ACTIVITY: Copy word for word the part of the made-beaver token article that begins at the words "Below is transcribed" and ends after "and 1/8 made-beaver.".

The January 2019 issue of Alaskan Token Collector and Polar Numismatist published by Dick Hanscom includes a short article relating to the Hudson's Bay Company
Made-Beaver tokens. It's republished here with permission. Thanks. -Editor
H.B.C. "MADE BEAVERS"
Below is transcribed a letter that was sold on eBay, from the Hudson's Bay Co. It was an old mimeo (spirit duplicator, blue ink), apparently made in some quantity to answer
questions about the tokens. This is probably circa 1940s or 1950s. Parts are illegible.
"The largest of these four brass coins represented one Made-Beaver, the unit of currency used in the fur trade for many decades. It was equal in value to the skin of an adult
male beaver in prime condition. The other three represent 1/2, 1/4 and 1/8 made-beaver.
"Before these brass tokens came into use, a made-beaver was represented by a stick, a porcupine quill, an ivory disc, a musket ball, or anything else agreed upon between trader
and trapper. The trapper would bring his furs to the trading post, and the trader would value them in terms of made-beaver. About 1900, a large beaver skin was worth 12
made-beaver. If the total value of the trapper amounted to 12 made-beaver, the trader would hand him 95 units of the currency agreed upon, and with these he would make his
purchases from the trading post. In 1742(?), a beaver would buy 3/4(?) lb. coloured beads, 11/2 lbs. powder, 5 lbs. shot, 8 knives, 1/2 yd. broadcloth, ? lbs. tobacco, and so
forth; while guns with a 4 foot barrel would cost 12 made-beavers.

DATA:
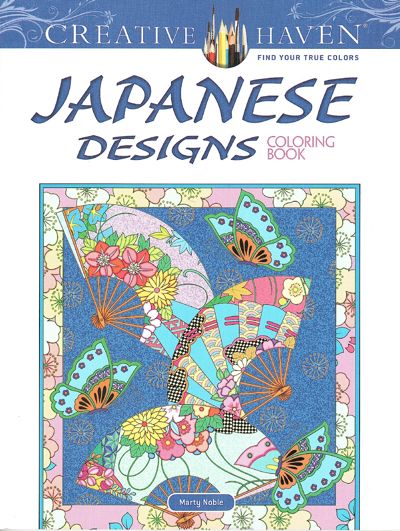 Japanese Designs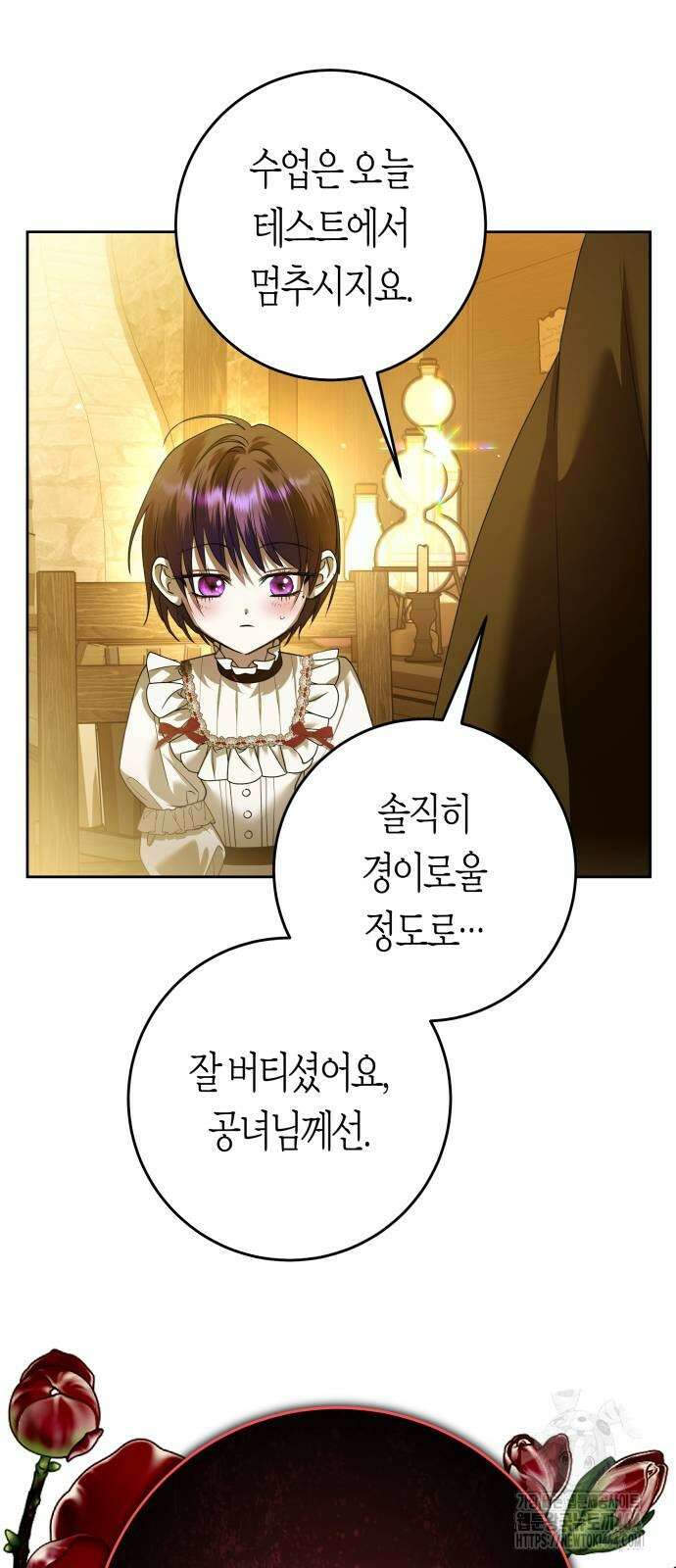 하루만 네가 되고 싶어 236． 3194일 만의 싸움(1) 68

EXERCISE ANSWER:
Below is transcribed a letter that was sold on eBay, from the Hudson's Bay Co. It was an old mimeo (spirit duplicator, blue ink), apparently made in some quantity to answer
questions about the tokens. This is probably circa 1940s or 1950s. Parts are illegible.
"The largest of these four brass coins represented one Made-Beaver, the unit of currency used in the fur trade for many decades. It was equal in value to the skin of an adult
male beaver in prime condition. The other three represent 1/2, 1/4 and 1/8 made-beaver.